* [YOUR OBJECTIVE] All of the entries below should be returned verbatim, apart from the pictures.

** SUPPLIED ENTRIES follows **

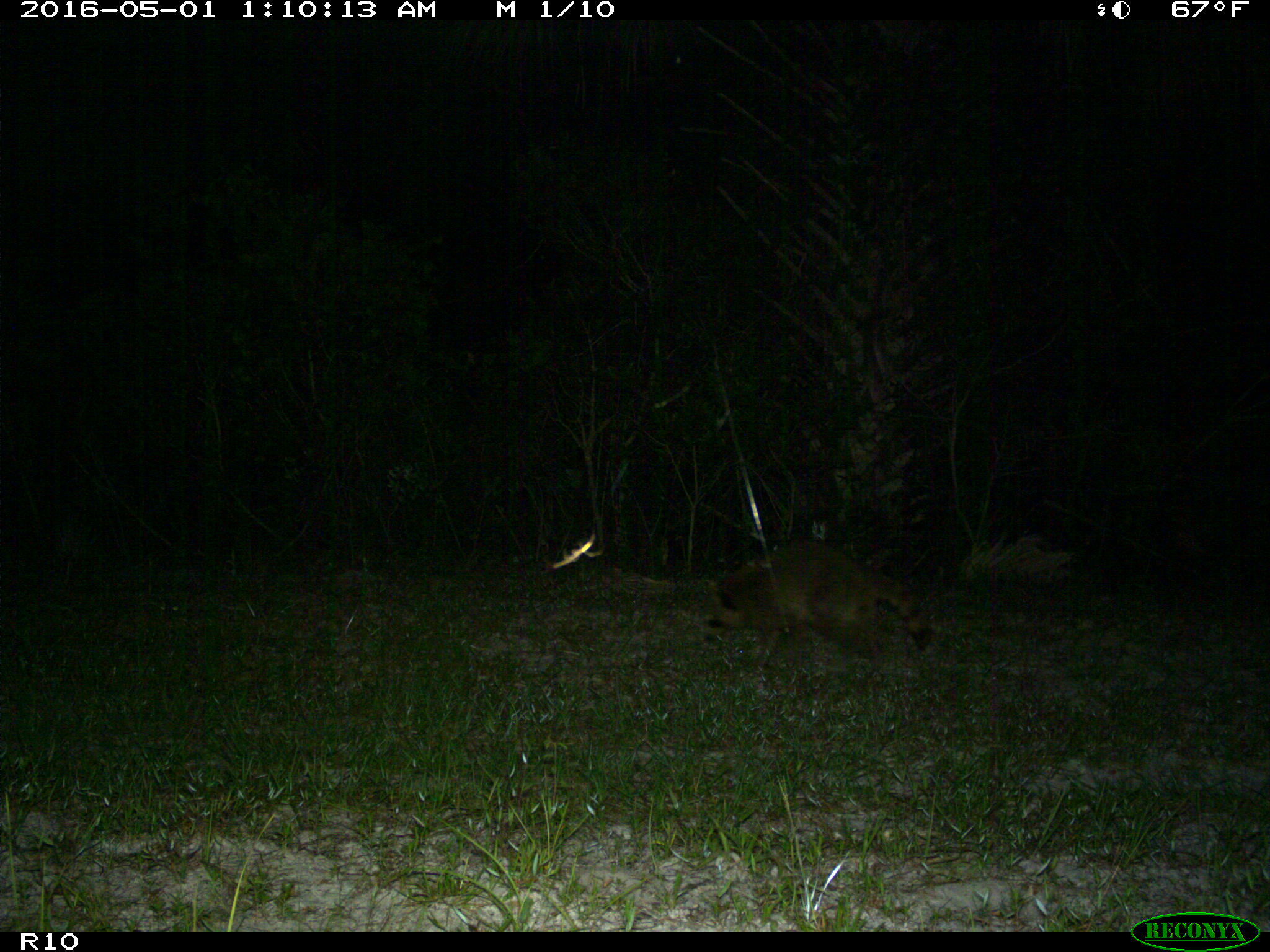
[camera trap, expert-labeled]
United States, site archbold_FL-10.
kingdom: Animalia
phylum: Chordata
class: Mammalia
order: Carnivora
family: Procyonidae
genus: Procyon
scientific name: Procyon lotor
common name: common raccoon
Procyon lotor (common raccoon).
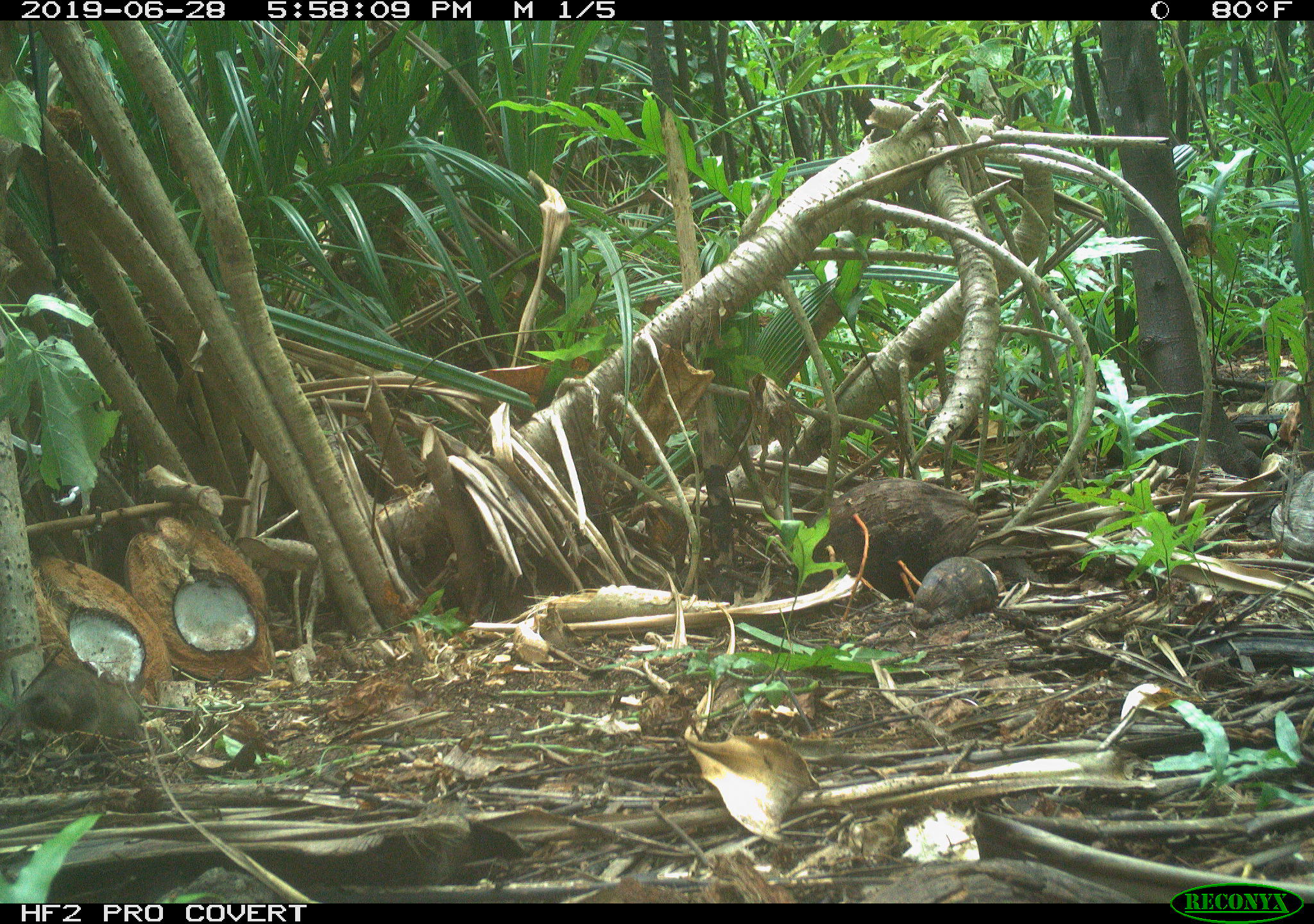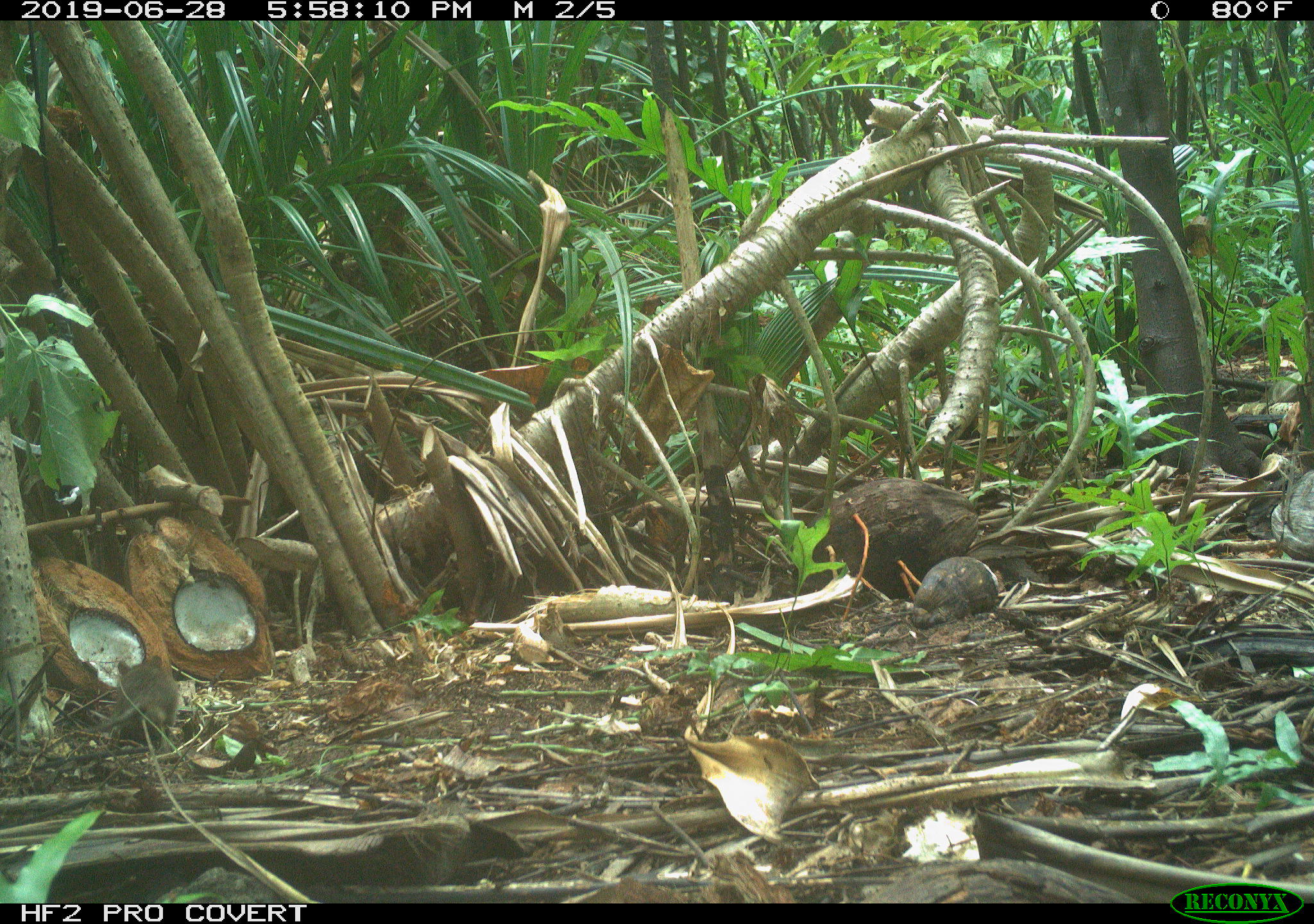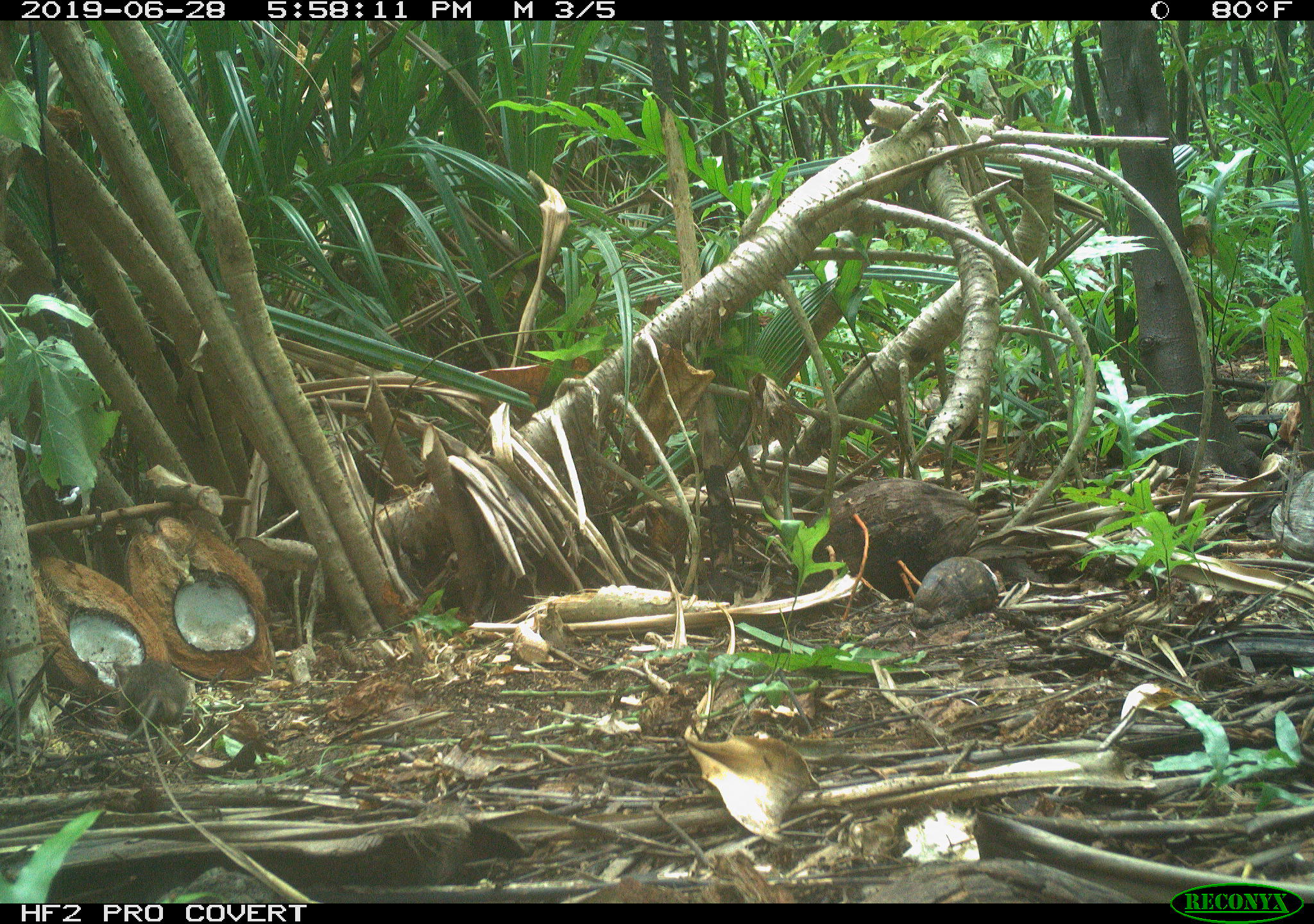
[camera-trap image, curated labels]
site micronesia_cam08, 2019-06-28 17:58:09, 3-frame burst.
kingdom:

** End of SUPPLIED ENTRIES **

* [EXERCISE RESULT]
[camera trap, expert-labeled]
United States, site archbold_FL-10.
kingdom: Animalia
phylum: Chordata
class: Mammalia
order: Carnivora
family: Procyonidae
genus: Procyon
scientific name: Procyon lotor
common name: common raccoon
Procyon lotor (common raccoon).
[camera-trap image, curated labels]
site micronesia_cam08, 2019-06-28 17:58:09, 3-frame burst.
kingdom:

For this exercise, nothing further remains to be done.